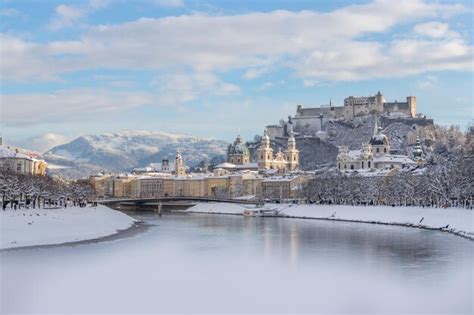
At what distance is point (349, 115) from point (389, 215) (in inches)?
4363

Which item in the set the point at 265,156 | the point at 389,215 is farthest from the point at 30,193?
the point at 265,156

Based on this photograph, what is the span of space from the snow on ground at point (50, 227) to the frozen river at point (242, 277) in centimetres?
249

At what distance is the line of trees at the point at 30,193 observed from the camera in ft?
195

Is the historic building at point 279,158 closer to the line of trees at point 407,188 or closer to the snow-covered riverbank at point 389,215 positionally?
the line of trees at point 407,188

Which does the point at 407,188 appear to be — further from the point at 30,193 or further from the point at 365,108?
the point at 365,108

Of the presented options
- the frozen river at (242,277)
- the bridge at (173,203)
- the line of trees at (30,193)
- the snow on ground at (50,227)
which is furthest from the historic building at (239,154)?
the frozen river at (242,277)

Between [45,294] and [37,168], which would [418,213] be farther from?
[37,168]

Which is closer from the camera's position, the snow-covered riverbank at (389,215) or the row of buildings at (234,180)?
the snow-covered riverbank at (389,215)

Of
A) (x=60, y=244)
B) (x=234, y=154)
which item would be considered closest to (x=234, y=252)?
(x=60, y=244)

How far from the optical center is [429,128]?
152 m

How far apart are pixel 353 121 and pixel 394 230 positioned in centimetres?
11933

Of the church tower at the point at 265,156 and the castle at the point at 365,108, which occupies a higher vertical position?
the castle at the point at 365,108

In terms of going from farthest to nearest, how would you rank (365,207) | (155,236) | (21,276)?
(365,207) < (155,236) < (21,276)

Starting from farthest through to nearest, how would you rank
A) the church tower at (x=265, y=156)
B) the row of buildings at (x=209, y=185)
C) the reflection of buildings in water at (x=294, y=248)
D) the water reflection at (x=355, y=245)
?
the church tower at (x=265, y=156)
the row of buildings at (x=209, y=185)
the water reflection at (x=355, y=245)
the reflection of buildings in water at (x=294, y=248)
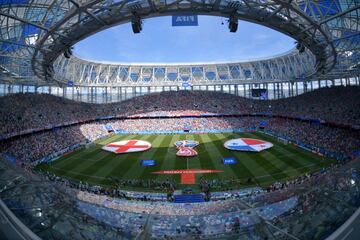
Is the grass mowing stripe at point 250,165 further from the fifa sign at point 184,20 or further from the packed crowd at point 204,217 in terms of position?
the packed crowd at point 204,217

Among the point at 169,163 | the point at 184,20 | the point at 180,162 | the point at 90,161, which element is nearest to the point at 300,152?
the point at 180,162

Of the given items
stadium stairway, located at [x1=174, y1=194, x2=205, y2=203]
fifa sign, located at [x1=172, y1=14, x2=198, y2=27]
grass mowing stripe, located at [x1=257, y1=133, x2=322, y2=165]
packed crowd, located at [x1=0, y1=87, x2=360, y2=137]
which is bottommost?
stadium stairway, located at [x1=174, y1=194, x2=205, y2=203]

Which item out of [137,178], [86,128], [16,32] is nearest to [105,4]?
[16,32]

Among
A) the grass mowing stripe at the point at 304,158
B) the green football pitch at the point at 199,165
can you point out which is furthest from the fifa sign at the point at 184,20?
the grass mowing stripe at the point at 304,158

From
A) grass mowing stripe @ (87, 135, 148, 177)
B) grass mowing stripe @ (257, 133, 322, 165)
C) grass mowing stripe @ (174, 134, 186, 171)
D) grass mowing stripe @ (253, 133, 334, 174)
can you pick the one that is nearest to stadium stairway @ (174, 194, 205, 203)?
grass mowing stripe @ (174, 134, 186, 171)

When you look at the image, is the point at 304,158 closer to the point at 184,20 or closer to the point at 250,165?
the point at 250,165

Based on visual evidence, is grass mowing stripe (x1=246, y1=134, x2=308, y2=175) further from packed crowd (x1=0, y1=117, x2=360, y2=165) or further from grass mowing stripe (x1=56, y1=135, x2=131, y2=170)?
grass mowing stripe (x1=56, y1=135, x2=131, y2=170)

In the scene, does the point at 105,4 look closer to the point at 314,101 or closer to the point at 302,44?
the point at 302,44
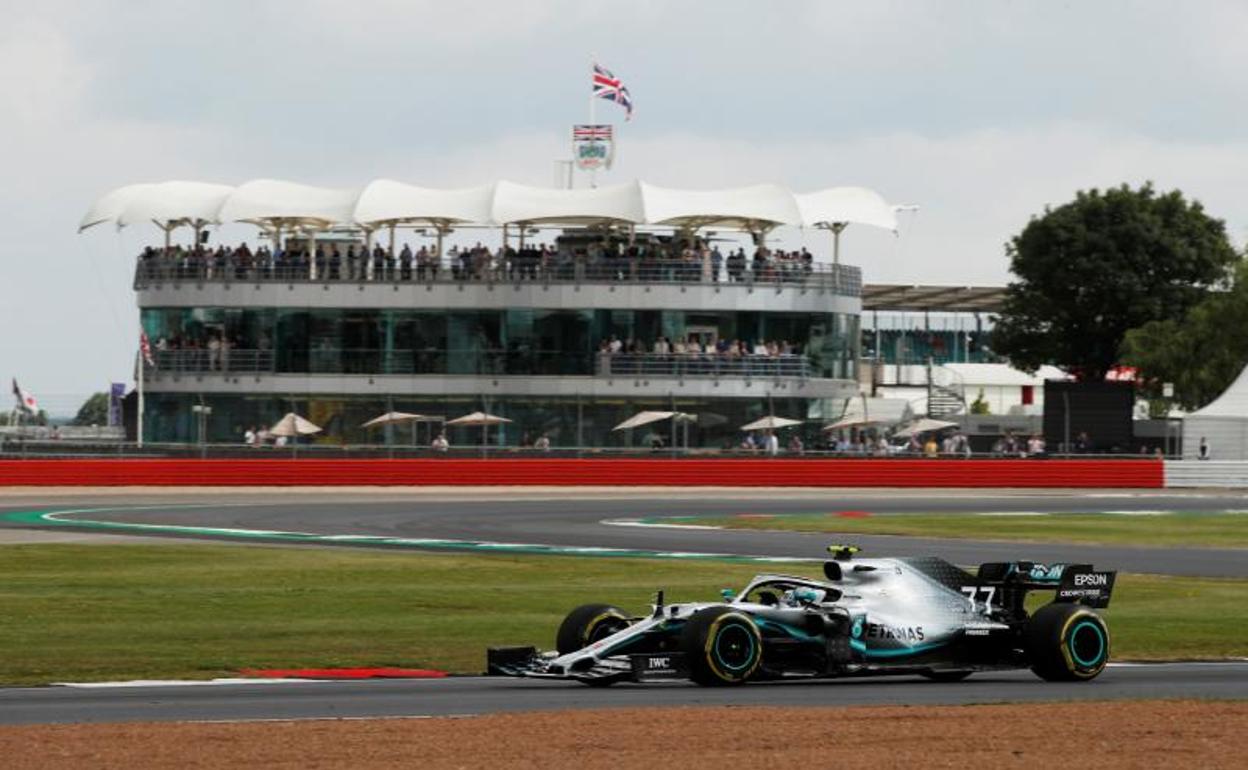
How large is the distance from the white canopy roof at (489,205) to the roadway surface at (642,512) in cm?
1781

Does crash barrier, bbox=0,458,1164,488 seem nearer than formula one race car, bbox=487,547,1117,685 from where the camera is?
No

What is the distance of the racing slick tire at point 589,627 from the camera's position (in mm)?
20266

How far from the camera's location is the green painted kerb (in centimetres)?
4000

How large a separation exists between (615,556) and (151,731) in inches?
938

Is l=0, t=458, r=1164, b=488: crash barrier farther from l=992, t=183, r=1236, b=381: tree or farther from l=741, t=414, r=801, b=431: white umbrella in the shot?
l=992, t=183, r=1236, b=381: tree

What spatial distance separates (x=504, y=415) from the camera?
3120 inches

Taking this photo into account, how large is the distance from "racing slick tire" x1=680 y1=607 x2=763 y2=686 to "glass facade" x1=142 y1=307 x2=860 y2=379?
60899mm

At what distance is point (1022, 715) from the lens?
58.3ft

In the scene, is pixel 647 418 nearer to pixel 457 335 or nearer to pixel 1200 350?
pixel 457 335

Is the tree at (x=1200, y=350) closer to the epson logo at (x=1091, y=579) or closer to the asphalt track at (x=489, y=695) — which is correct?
the asphalt track at (x=489, y=695)

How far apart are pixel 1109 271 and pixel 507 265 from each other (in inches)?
1605

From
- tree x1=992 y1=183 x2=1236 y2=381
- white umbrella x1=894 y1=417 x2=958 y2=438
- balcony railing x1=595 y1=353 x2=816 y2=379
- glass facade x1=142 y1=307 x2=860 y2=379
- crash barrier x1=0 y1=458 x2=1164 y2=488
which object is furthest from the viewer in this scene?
tree x1=992 y1=183 x2=1236 y2=381

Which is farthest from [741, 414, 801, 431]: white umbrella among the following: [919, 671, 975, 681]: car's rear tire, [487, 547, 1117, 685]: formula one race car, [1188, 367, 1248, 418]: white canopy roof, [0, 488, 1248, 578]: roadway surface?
[487, 547, 1117, 685]: formula one race car

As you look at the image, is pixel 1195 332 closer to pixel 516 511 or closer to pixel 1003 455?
pixel 1003 455
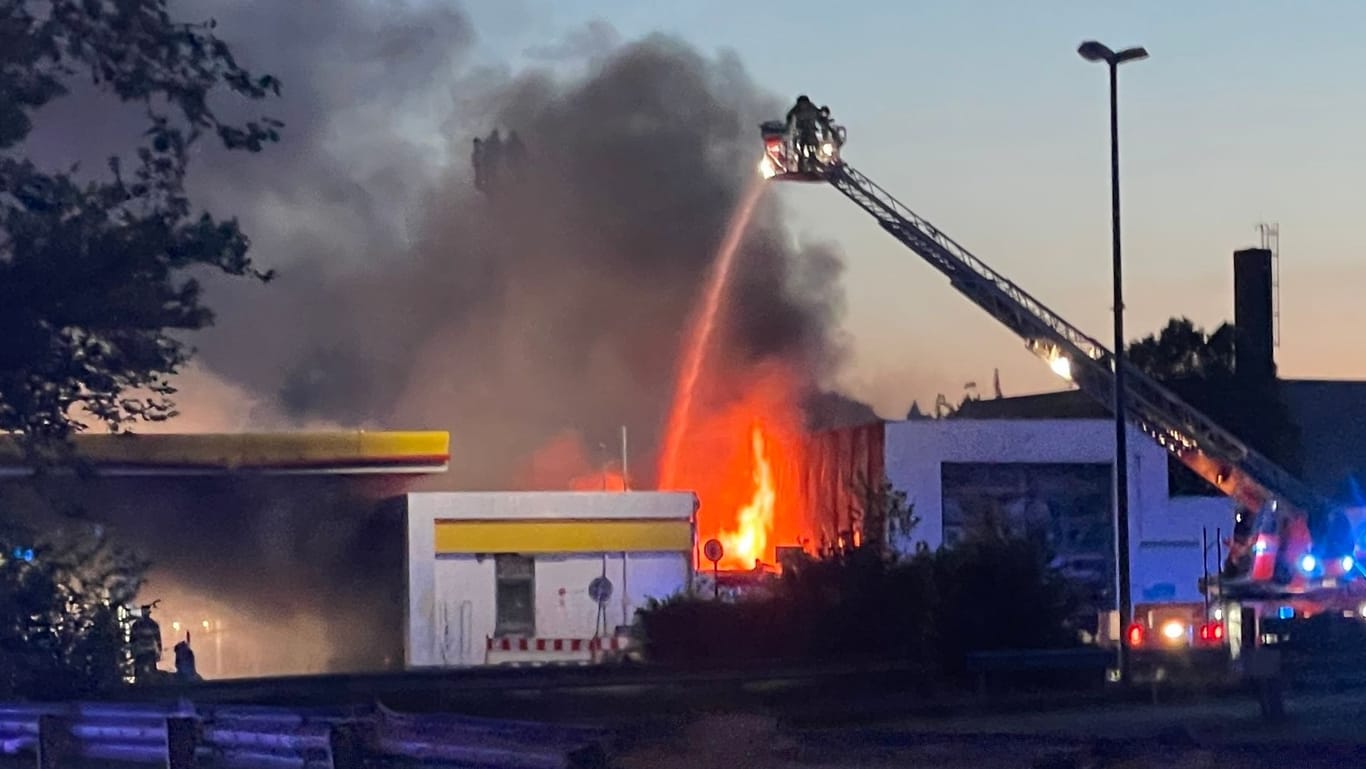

_EXERCISE DIRECTIONS_
Render all of the records above as a numbered list with one line per entry, skipping blank lines and leaving out the pictures.

_EXERCISE OUTPUT_
1. At what distance is point (349, 115) from point (389, 215) (in inches)?
2. 4363
3. Which item in the set the point at 265,156 | the point at 389,215 is farthest from the point at 30,193?
4. the point at 265,156
5. Based on this photograph, what is the span of space from the snow on ground at point (50, 227) to the frozen river at point (242, 277) in centimetres?
6. 249
7. At what distance is the line of trees at the point at 30,193 observed from the camera in ft?
8. 195
9. Is the historic building at point 279,158 closer to the line of trees at point 407,188 or closer to the snow-covered riverbank at point 389,215 positionally?
10. the line of trees at point 407,188
11. Which does the point at 407,188 appear to be — further from the point at 30,193 or further from the point at 365,108?
12. the point at 365,108
13. Of the presented options
14. - the frozen river at (242,277)
15. - the bridge at (173,203)
16. - the line of trees at (30,193)
17. - the snow on ground at (50,227)
18. which is furthest from the historic building at (239,154)?
19. the frozen river at (242,277)
20. Between [45,294] and [37,168], which would [418,213] be farther from?
21. [37,168]
22. Which is closer from the camera's position, the snow-covered riverbank at (389,215) or the row of buildings at (234,180)?
23. the snow-covered riverbank at (389,215)
24. Of
25. A) (x=60, y=244)
26. B) (x=234, y=154)
27. which item would be considered closest to (x=234, y=252)?
28. (x=60, y=244)
29. How far from the optical center is [429,128]?
30. 152 m
31. How far apart are pixel 353 121 and pixel 394 230 positioned in centimetres?
32. 11933
33. Of the church tower at the point at 265,156 and the castle at the point at 365,108, which occupies a higher vertical position?
34. the castle at the point at 365,108
35. In terms of going from farthest to nearest, how would you rank (365,207) | (155,236) | (21,276)?
36. (365,207) < (155,236) < (21,276)
37. Starting from farthest through to nearest, how would you rank
38. A) the church tower at (x=265, y=156)
39. B) the row of buildings at (x=209, y=185)
40. C) the reflection of buildings in water at (x=294, y=248)
41. D) the water reflection at (x=355, y=245)
42. ?
43. the church tower at (x=265, y=156)
44. the row of buildings at (x=209, y=185)
45. the water reflection at (x=355, y=245)
46. the reflection of buildings in water at (x=294, y=248)
47. Is the grass mowing stripe at point 250,165 further from the fifa sign at point 184,20 or further from the packed crowd at point 204,217 in terms of position?
48. the packed crowd at point 204,217
49. Among the point at 169,163 | the point at 184,20 | the point at 180,162 | the point at 90,161, which element is nearest to the point at 300,152?
50. the point at 180,162
51. Of the given items
52. stadium stairway, located at [x1=174, y1=194, x2=205, y2=203]
53. fifa sign, located at [x1=172, y1=14, x2=198, y2=27]
54. grass mowing stripe, located at [x1=257, y1=133, x2=322, y2=165]
55. packed crowd, located at [x1=0, y1=87, x2=360, y2=137]
56. which is bottommost?
57. stadium stairway, located at [x1=174, y1=194, x2=205, y2=203]
58. Which item out of [137,178], [86,128], [16,32] is nearest to [105,4]?
59. [16,32]
60. Among
61. A) the grass mowing stripe at the point at 304,158
62. B) the green football pitch at the point at 199,165
63. can you point out which is furthest from the fifa sign at the point at 184,20?
64. the grass mowing stripe at the point at 304,158
65. From
66. A) grass mowing stripe @ (87, 135, 148, 177)
67. B) grass mowing stripe @ (257, 133, 322, 165)
68. C) grass mowing stripe @ (174, 134, 186, 171)
69. D) grass mowing stripe @ (253, 133, 334, 174)
70. can you pick the one that is nearest to stadium stairway @ (174, 194, 205, 203)?
71. grass mowing stripe @ (174, 134, 186, 171)
72. When you look at the image, is the point at 304,158 closer to the point at 184,20 or closer to the point at 250,165?
73. the point at 250,165
74. Based on visual evidence, is grass mowing stripe (x1=246, y1=134, x2=308, y2=175) further from packed crowd (x1=0, y1=117, x2=360, y2=165) or further from grass mowing stripe (x1=56, y1=135, x2=131, y2=170)?
75. grass mowing stripe (x1=56, y1=135, x2=131, y2=170)
76. In the scene, does the point at 105,4 look closer to the point at 314,101 or closer to the point at 302,44?
77. the point at 302,44
78. How large is the distance from the white canopy roof at (489,205) to the roadway surface at (642,512) in cm?
79. 1781
80. Does crash barrier, bbox=0,458,1164,488 seem nearer than formula one race car, bbox=487,547,1117,685 from where the camera is?
81. No
82. What is the distance of the racing slick tire at point 589,627 from the camera's position (in mm)?
83. 20266
84. How far from the camera's location is the green painted kerb (in centimetres)?
85. 4000
86. How large a separation exists between (615,556) and (151,731) in inches?
87. 938
88. Is l=0, t=458, r=1164, b=488: crash barrier farther from l=992, t=183, r=1236, b=381: tree or farther from l=741, t=414, r=801, b=431: white umbrella in the shot?
89. l=992, t=183, r=1236, b=381: tree
90. What spatial distance separates (x=504, y=415) from the camera?
91. 3120 inches
92. Taking this photo into account, how large is the distance from "racing slick tire" x1=680 y1=607 x2=763 y2=686 to "glass facade" x1=142 y1=307 x2=860 y2=379?
93. 60899mm
94. At what distance is point (1022, 715) from the lens?
95. 58.3ft
96. In the scene, is pixel 647 418 nearer to pixel 457 335 or nearer to pixel 1200 350?
97. pixel 457 335
98. Is the tree at (x=1200, y=350) closer to the epson logo at (x=1091, y=579) or closer to the asphalt track at (x=489, y=695) — which is correct?
99. the asphalt track at (x=489, y=695)
100. How far apart are pixel 1109 271 and pixel 507 265 from each other (in inches)?
101. 1605
102. From
103. - tree x1=992 y1=183 x2=1236 y2=381
104. - white umbrella x1=894 y1=417 x2=958 y2=438
105. - balcony railing x1=595 y1=353 x2=816 y2=379
106. - glass facade x1=142 y1=307 x2=860 y2=379
107. - crash barrier x1=0 y1=458 x2=1164 y2=488
108. which object is furthest from the viewer in this scene?
109. tree x1=992 y1=183 x2=1236 y2=381
110. Which is farthest from [741, 414, 801, 431]: white umbrella among the following: [919, 671, 975, 681]: car's rear tire, [487, 547, 1117, 685]: formula one race car, [1188, 367, 1248, 418]: white canopy roof, [0, 488, 1248, 578]: roadway surface?
111. [487, 547, 1117, 685]: formula one race car
112. As you look at the image, is pixel 1195 332 closer to pixel 516 511 or closer to pixel 1003 455?
113. pixel 1003 455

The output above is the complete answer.